Enhanced angiogenesis not only increased CBF in ischemia region, but also stimulated the neurogenesis, both of them facilitated the functional recovery. Using condition medium, Teng et al.  demonstrated that endothelial cells from ischemic brain tissue stimulated neural stem cells proliferation and neuronal differentiation in vitro. The underlying mechanisms involved the pro-angiogenesis factor VEGF and chemokine stromal derived factor 1α (SDF-1α) secreted from endothelial cells [67–70]. Administration or over expression VEGF increased neurogenesis after stroke in pre-clinic study [14, 71]. SDF-1α was an important chemokine which mediated neuroblast migration along the cerebral vessels, and blockade of this pathway abolished stroke-induced neuroblast migration [72–74]. Combining the MRI approach, Pereira and coworkers demonstrated that improved cerebral blood volume induced by exercise was correlated with enhanced hippocampus neurogenesis in mouse and promoted cognitive function in human . In our previous study we had observed the promoted learning and memory ability after two weeks treadmill training post MCAO . Here, we detected the increased angiogenesis and improved CBF in early exercise group, which were correlated with the better functional outcomes. These results implied that improved CBF induced by early exercise in ischemia cortex promoted the functional recovery.

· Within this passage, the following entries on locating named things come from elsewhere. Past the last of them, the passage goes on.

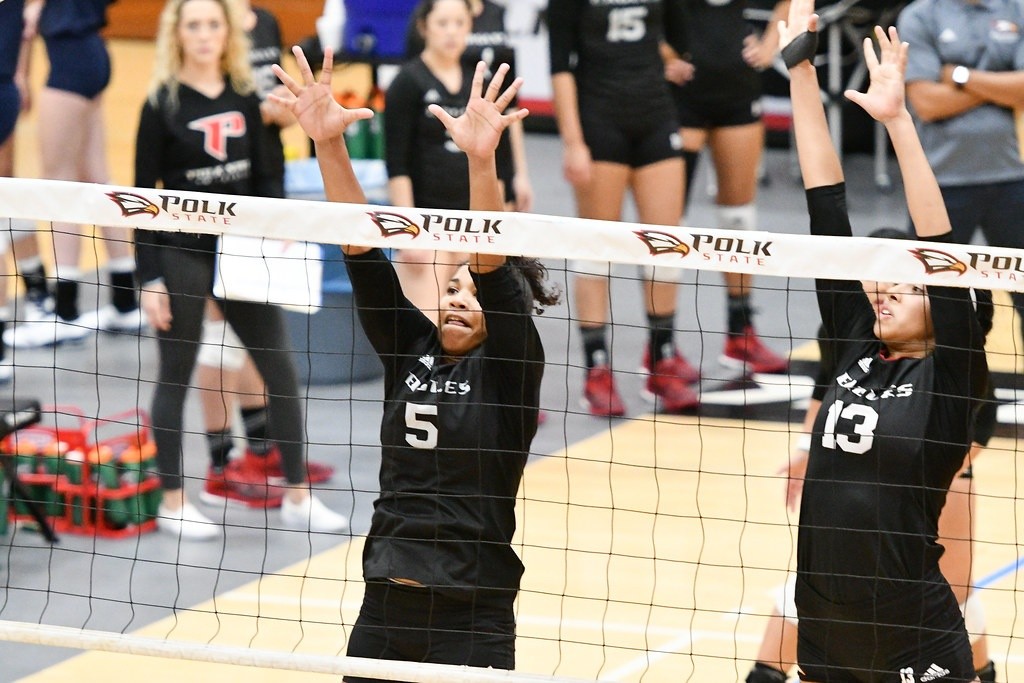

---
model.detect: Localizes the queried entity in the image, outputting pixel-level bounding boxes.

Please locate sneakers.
[720,325,789,375]
[204,456,287,506]
[641,343,702,383]
[643,370,701,414]
[244,442,331,483]
[580,365,626,417]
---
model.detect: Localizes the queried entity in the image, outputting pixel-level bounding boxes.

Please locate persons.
[0,0,1024,683]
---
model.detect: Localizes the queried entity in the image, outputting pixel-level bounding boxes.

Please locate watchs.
[949,67,970,89]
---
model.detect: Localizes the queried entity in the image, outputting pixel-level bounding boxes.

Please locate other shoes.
[281,495,348,532]
[156,505,220,539]
[0,297,147,349]
[0,300,147,377]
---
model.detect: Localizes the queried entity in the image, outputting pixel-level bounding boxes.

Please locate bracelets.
[798,435,811,451]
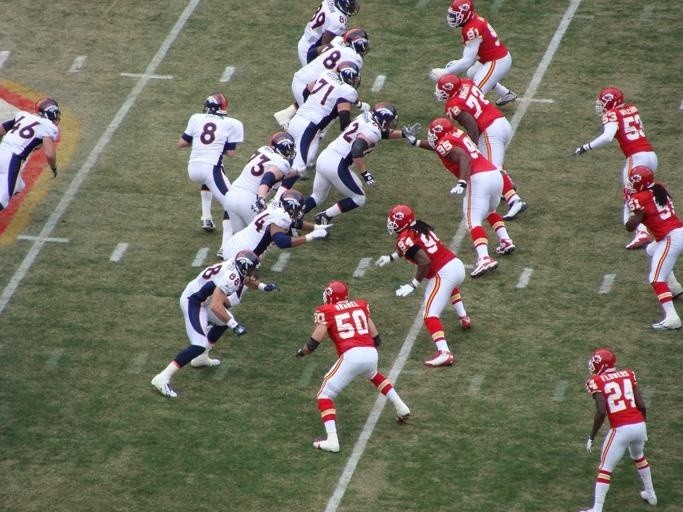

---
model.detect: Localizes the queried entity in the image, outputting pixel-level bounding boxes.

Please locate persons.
[578,350,658,512]
[623,166,683,330]
[575,87,659,226]
[0,98,61,212]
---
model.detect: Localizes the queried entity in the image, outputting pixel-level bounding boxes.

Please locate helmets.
[322,281,350,304]
[426,116,451,147]
[628,166,654,191]
[595,87,623,117]
[37,96,61,122]
[588,346,616,374]
[271,0,424,237]
[234,252,263,280]
[446,0,476,28]
[203,93,226,116]
[434,75,459,103]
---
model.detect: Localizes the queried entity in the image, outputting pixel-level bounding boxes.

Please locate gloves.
[49,166,60,180]
[375,253,394,267]
[297,345,311,358]
[396,281,416,298]
[586,435,594,456]
[450,179,467,195]
[264,282,281,293]
[575,143,593,156]
[232,323,248,335]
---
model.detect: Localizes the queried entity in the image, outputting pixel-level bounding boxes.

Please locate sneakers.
[492,90,516,106]
[394,407,411,424]
[625,231,681,332]
[502,197,525,219]
[641,491,657,505]
[424,350,455,368]
[470,257,498,277]
[313,439,342,453]
[496,239,515,254]
[192,357,222,369]
[202,216,216,232]
[459,316,473,329]
[150,374,178,397]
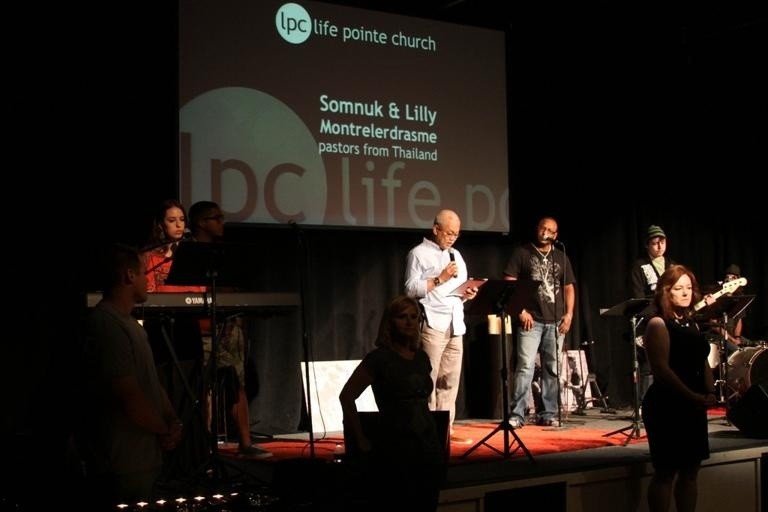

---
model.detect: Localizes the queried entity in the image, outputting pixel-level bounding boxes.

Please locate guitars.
[635,277,746,349]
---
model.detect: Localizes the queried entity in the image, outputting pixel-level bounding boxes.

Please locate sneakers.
[509,418,522,429]
[451,432,470,445]
[234,445,273,459]
[537,419,563,427]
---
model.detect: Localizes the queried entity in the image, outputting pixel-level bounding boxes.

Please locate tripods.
[577,334,616,417]
[603,317,647,447]
[461,312,539,471]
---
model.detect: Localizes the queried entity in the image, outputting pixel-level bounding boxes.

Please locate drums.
[721,345,768,437]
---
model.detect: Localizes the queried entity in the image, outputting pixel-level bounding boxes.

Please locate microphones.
[540,233,566,253]
[287,216,310,246]
[181,225,199,250]
[445,244,458,276]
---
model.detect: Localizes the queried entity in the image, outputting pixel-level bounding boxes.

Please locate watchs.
[433,277,440,285]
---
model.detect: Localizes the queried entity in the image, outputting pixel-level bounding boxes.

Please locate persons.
[403,209,479,436]
[500,215,576,430]
[630,224,678,403]
[697,263,744,407]
[133,200,200,417]
[86,244,183,511]
[642,264,717,512]
[164,200,274,458]
[339,296,442,511]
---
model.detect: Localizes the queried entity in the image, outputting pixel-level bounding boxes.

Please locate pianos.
[84,292,302,311]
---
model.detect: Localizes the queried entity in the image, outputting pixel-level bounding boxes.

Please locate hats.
[646,225,665,239]
[724,265,739,276]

By detecting the speckle contrast values, which is inversely related to blood flow velocity, LSF can monitor real-time dynamic of CBF changes in the same animal at multiple time points. This technology make it possible to compare CBF changes between pre and post treat of stroke, which is useful to assess the effect of therapeutic intervention. However, because of the limited penetrating ability of laser, LSF only detects the CBF in surface layer of cortex (about 1 millimeter in depth). So the enhanced CBF in our results was only detected in the out layer of cortex. The CBF changes in deeper brain tissue needed to be elucidated in future. Another limitation of present study was the lack of a group with sham and exercise. So we couldn’t compare the CBF and angiogenesis between the normal and the ischemic condition. Despite of these, the present data revealed that early exercise markedly induced angiogenesis, improved the CBF in ischemic region, and promoted functional outcomes after MCAO, and this work provided a support for clinical application of rehabilitation at the early stage of cerebral ischemia.